Preziosi ha ricordato come in passato il bacino di giovani italiani fosse molto più ampio, mentre oggi i migliori talenti sono spesso stranieri. Questa situazione, secondo lui, rappresenta “la fotografia della pochezza del nostro calcio”. L’ex presidente ha anche evidenziato la difficoltà di trovare nuovi talenti italiani e la necessità di investire di più sui giovani, come dimostrato dal lavoro di allenatori come Gasperini, che ha lanciato molti ragazzi dalla primavera.

Allenatori e filosofia di gioco: il caso Fabregas e Gasperini

A Radio Goal, Preziosi ha parlato anche delle diverse filosofie calcistiche tra allenatori come Fabregas e Conte. Ha riconosciuto il bel gioco espresso dal Como di Fabregas, sottolineando però che la squadra è composta da molti giovani e che l’inesperienza può portare a qualche errore. “Fabregas sta dimostrando veramente di dare un gioco molto bello alla squadra. Bisogna considerare che è fatta di molti giovani, di ragazzi che sono molto giovani. E quindi qualche volta se non vincono è perché qualcosa va sbagliato per inesperienza”, ha dichiarato.

Preziosi ha poi elogiato Gasperini, definendolo un allenatore capace di incidere profondamente e di valorizzare i giovani. “Gasperini è un allenatore che ha le sue idee, che difficilmente le condivide con altri. Bisogna lasciarlo lavorare senza intralci. Se si lascia il tempo, di sicuro lo farà”, ha affermato, ricordando come Gasperini abbia lanciato almeno 10-12 giovani che oggi sono giocatori importanti. Secondo Preziosi, se Gasperini avrà la possibilità di lavorare con continuità, potrà portare la Roma in Champions League.
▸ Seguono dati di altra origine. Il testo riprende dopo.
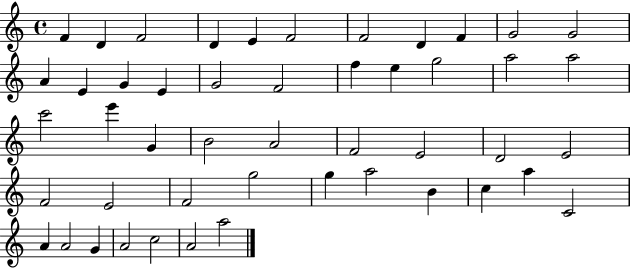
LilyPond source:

{
  \clef treble
  \time 4/4
  \defaultTimeSignature
  \key c \major
  f'4 d'4 f'2 | d'4 e'4 f'2 | f'2 d'4 f'4 | g'2 g'2 | \break a'4 e'4 g'4 e'4 | g'2 f'2 | f''4 e''4 g''2 | a''2 a''2 | \break c'''2 e'''4 g'4 | b'2 a'2 | f'2 e'2 | d'2 e'2 | \break f'2 e'2 | f'2 g''2 | g''4 a''2 b'4 | c''4 a''4 c'2 | \break a'4 a'2 g'4 | a'2 c''2 | a'2 a''2 | \bar "|."
}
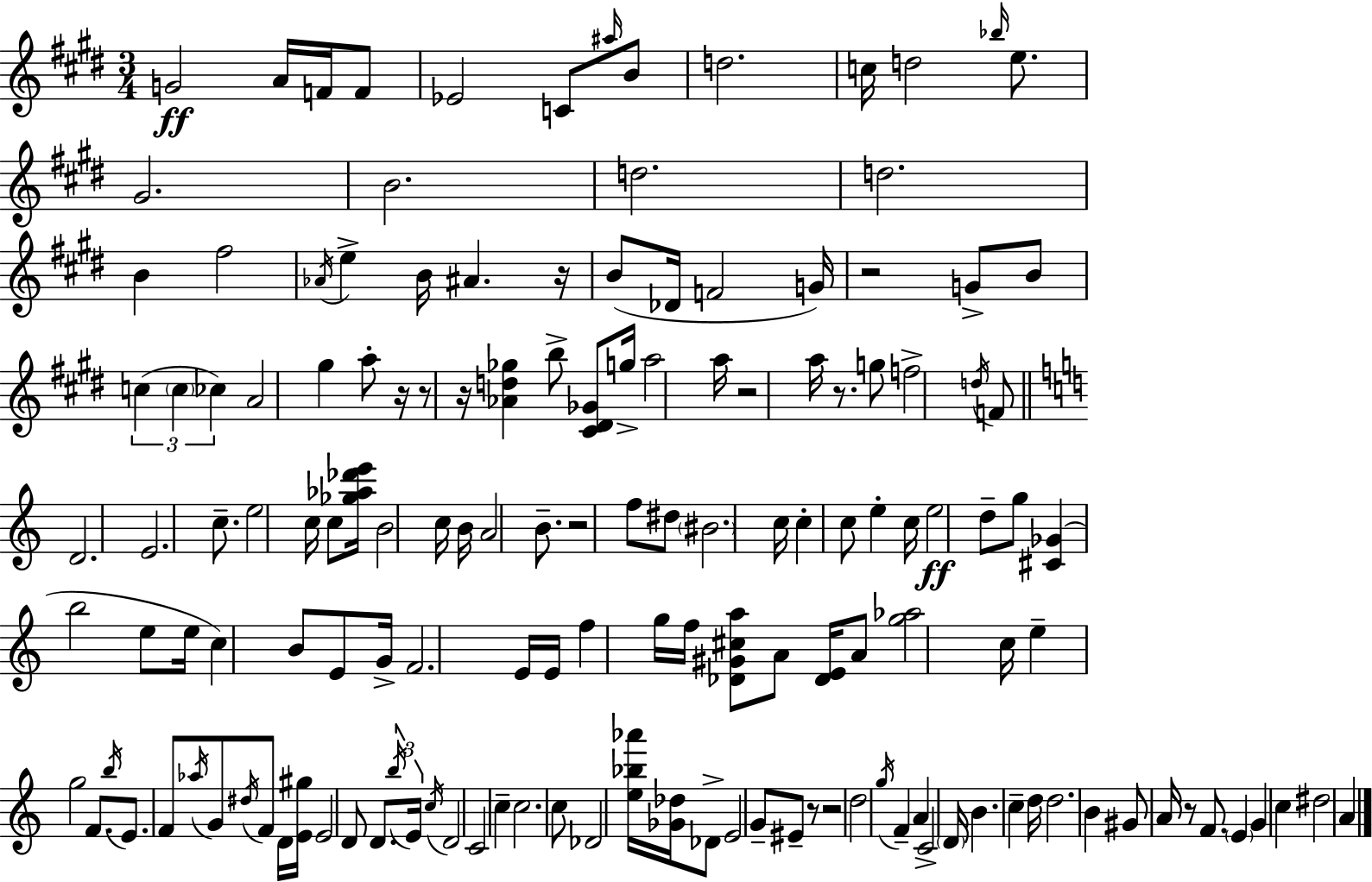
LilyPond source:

{
  \clef treble
  \numericTimeSignature
  \time 3/4
  \key e \major
  \repeat volta 2 { g'2\ff a'16 f'16 f'8 | ees'2 c'8 \grace { ais''16 } b'8 | d''2. | c''16 d''2 \grace { bes''16 } e''8. | \break gis'2. | b'2. | d''2. | d''2. | \break b'4 fis''2 | \acciaccatura { aes'16 } e''4-> b'16 ais'4. | r16 b'8( des'16 f'2 | g'16) r2 g'8-> | \break b'8 \tuplet 3/2 { c''4( \parenthesize c''4 ces''4) } | a'2 gis''4 | a''8-. r16 r8 r16 <aes' d'' ges''>4 | b''8-> <cis' dis' ges'>8 g''16-> a''2 | \break a''16 r2 a''16 | r8. g''8 f''2-> | \acciaccatura { d''16 } f'8 \bar "||" \break \key a \minor d'2. | e'2. | c''8.-- e''2 c''16 | c''8 <ges'' aes'' des''' e'''>16 b'2 c''16 | \break b'16 a'2 b'8.-- | r2 f''8 dis''8 | \parenthesize bis'2. | c''16 c''4-. c''8 e''4-. c''16 | \break e''2\ff d''8-- g''8 | <cis' ges'>4( b''2 | e''8 e''16 c''4) b'8 e'8 g'16-> | f'2. | \break e'16 e'16 f''4 g''16 f''16 <des' gis' cis'' a''>8 a'8 | <des' e'>16 a'8 <g'' aes''>2 c''16 | e''4-- g''2 | f'8. \acciaccatura { b''16 } e'8. f'8 \acciaccatura { aes''16 } g'8 | \break \acciaccatura { dis''16 } f'8 d'16 <e' gis''>16 e'2 | d'8 d'8. \tuplet 3/2 { \acciaccatura { b''16 } e'16 \acciaccatura { c''16 } } d'2 | c'2 | c''4-- c''2. | \break c''8 des'2 | <e'' bes'' aes'''>16 <ges' des''>16 des'8-> e'2 | g'8-- eis'8-- r8 r2 | d''2 | \break \acciaccatura { g''16 } f'4-- a'4 c'2-> | \parenthesize d'16 b'4. | c''4-- d''16 d''2. | b'4 gis'8 | \break a'16 r8 f'8. \parenthesize e'4 g'4 | c''4 dis''2 | a'4 } \bar "|."
}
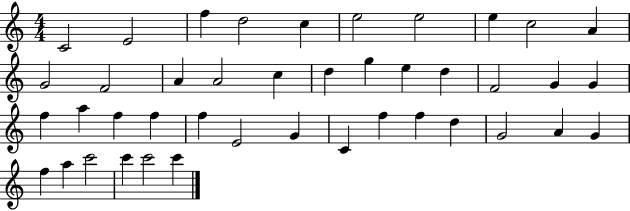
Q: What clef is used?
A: treble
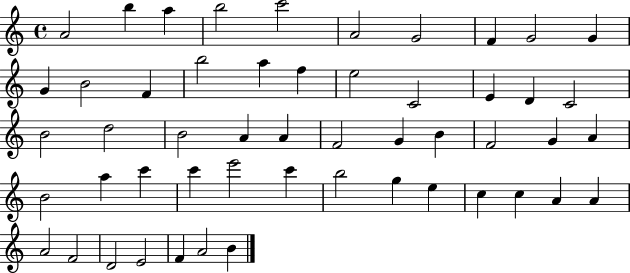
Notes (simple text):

A4/h B5/q A5/q B5/h C6/h A4/h G4/h F4/q G4/h G4/q G4/q B4/h F4/q B5/h A5/q F5/q E5/h C4/h E4/q D4/q C4/h B4/h D5/h B4/h A4/q A4/q F4/h G4/q B4/q F4/h G4/q A4/q B4/h A5/q C6/q C6/q E6/h C6/q B5/h G5/q E5/q C5/q C5/q A4/q A4/q A4/h F4/h D4/h E4/h F4/q A4/h B4/q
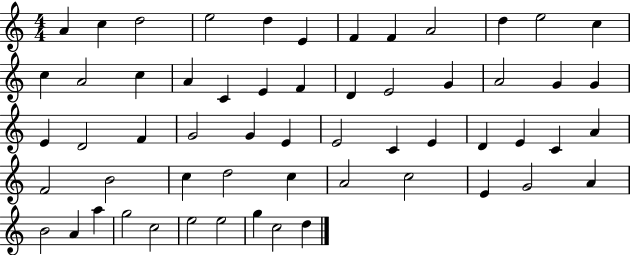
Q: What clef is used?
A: treble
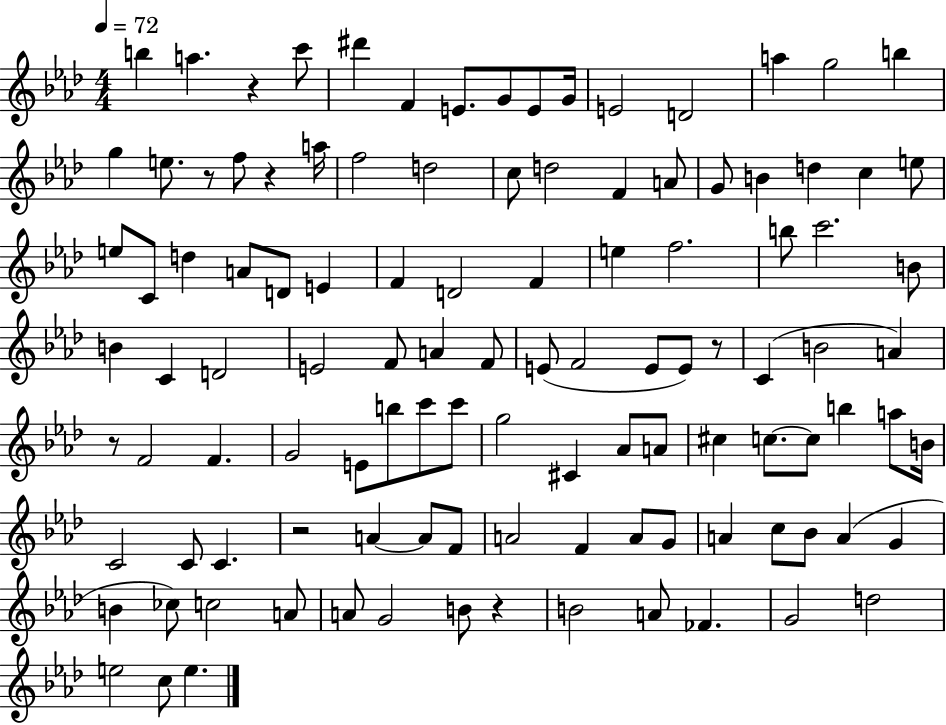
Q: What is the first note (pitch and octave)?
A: B5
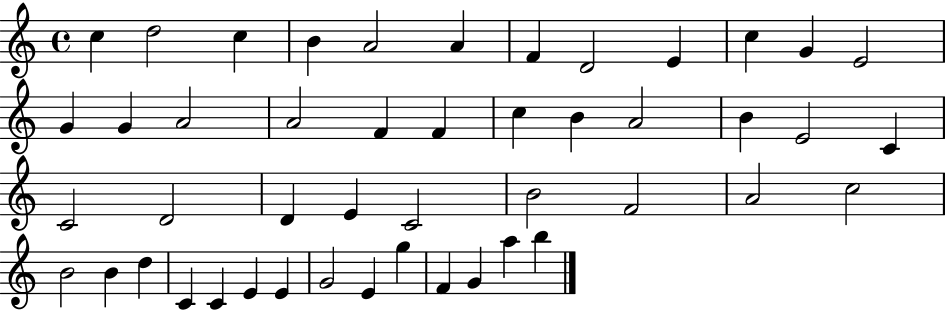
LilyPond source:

{
  \clef treble
  \time 4/4
  \defaultTimeSignature
  \key c \major
  c''4 d''2 c''4 | b'4 a'2 a'4 | f'4 d'2 e'4 | c''4 g'4 e'2 | \break g'4 g'4 a'2 | a'2 f'4 f'4 | c''4 b'4 a'2 | b'4 e'2 c'4 | \break c'2 d'2 | d'4 e'4 c'2 | b'2 f'2 | a'2 c''2 | \break b'2 b'4 d''4 | c'4 c'4 e'4 e'4 | g'2 e'4 g''4 | f'4 g'4 a''4 b''4 | \break \bar "|."
}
Il futuro del calcio italiano tra business, VAR e crisi di identità

Preziosi ha espresso anche un certo distacco dal calcio attuale, dichiarando di non avere intenzione di tornare nel sistema: “Assolutamente no. Ma anche perché questo calcio non mi appartiene più. Oggi è solamente un business”. Ha sottolineato come la presenza di pochi presidenti italiani e l’ingresso di investitori stranieri, soprattutto americani, abbia cambiato la natura del calcio italiano. Secondo lui, chi ha investito pensando di trovare un Eldorado economico si renderà conto che l’Italia non è l’America e che i risultati economici non arriveranno.

Sul tema delle inchieste arbitrali e dell’uso del VAR, Preziosi ha espresso grande insoddisfazione: “Ci sono bravissimi e onesti arbitri, forse il sistema o chi comunque è in alto che evidentemente ha una visione totalmente diversa da quello che dovrebbe essere una partita di calcio”. Ha criticato l’eccessivo ricorso alla tecnologia e la tendenza a giudicare episodi al millimetro, come i fuorigioco per una punta di scarpa: “È tutto brutto, è tutto antipatico, è tutto poco interessante e soprattutto poco attraente per chi comunque vede una partita interessante”. Preziosi auspica un ritorno a un calcio più umano e meno condizionato dalla tecnologia, per restituire fascino e passione allo sport.